What lines in the records below mention "Date"? List them all.

Stored entries
*****

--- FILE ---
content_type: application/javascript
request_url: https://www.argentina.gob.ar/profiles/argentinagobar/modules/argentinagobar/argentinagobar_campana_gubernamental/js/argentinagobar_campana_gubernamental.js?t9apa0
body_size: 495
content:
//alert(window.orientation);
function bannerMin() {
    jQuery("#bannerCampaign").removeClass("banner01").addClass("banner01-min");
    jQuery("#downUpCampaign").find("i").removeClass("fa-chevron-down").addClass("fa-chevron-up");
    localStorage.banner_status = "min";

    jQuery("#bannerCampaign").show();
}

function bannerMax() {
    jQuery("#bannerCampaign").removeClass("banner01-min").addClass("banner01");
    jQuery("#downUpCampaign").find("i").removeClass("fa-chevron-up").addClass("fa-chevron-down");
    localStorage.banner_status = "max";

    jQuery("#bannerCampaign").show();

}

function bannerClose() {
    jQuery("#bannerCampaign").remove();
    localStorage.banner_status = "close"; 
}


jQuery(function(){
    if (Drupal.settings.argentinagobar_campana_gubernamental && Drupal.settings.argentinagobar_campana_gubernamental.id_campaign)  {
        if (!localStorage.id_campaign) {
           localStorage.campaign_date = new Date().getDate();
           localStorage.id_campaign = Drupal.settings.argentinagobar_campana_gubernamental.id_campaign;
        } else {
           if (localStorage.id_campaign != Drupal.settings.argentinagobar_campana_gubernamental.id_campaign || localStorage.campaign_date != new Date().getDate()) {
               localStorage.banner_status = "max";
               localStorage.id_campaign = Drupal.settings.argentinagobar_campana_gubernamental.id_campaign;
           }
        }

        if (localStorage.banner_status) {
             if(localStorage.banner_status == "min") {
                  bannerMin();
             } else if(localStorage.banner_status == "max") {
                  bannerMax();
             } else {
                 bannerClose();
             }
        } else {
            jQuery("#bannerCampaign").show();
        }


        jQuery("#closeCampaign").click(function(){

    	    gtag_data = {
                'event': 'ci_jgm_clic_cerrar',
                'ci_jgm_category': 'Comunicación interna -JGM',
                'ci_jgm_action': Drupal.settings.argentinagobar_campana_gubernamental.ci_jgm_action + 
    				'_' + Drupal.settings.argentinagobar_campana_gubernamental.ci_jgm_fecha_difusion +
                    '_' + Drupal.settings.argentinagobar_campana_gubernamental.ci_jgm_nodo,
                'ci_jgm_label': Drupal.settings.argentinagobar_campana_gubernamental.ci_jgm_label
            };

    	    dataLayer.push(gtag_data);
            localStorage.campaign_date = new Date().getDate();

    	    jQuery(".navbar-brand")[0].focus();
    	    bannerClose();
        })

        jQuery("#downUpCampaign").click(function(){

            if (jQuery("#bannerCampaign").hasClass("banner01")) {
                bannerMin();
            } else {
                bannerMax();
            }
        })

*****

> **Answer to the exercise**
           localStorage.campaign_date = new Date().getDate();
           if (localStorage.id_campaign != Drupal.settings.argentinagobar_campana_gubernamental.id_campaign || localStorage.campaign_date != new Date().getDate()) {
            localStorage.campaign_date = new Date().getDate();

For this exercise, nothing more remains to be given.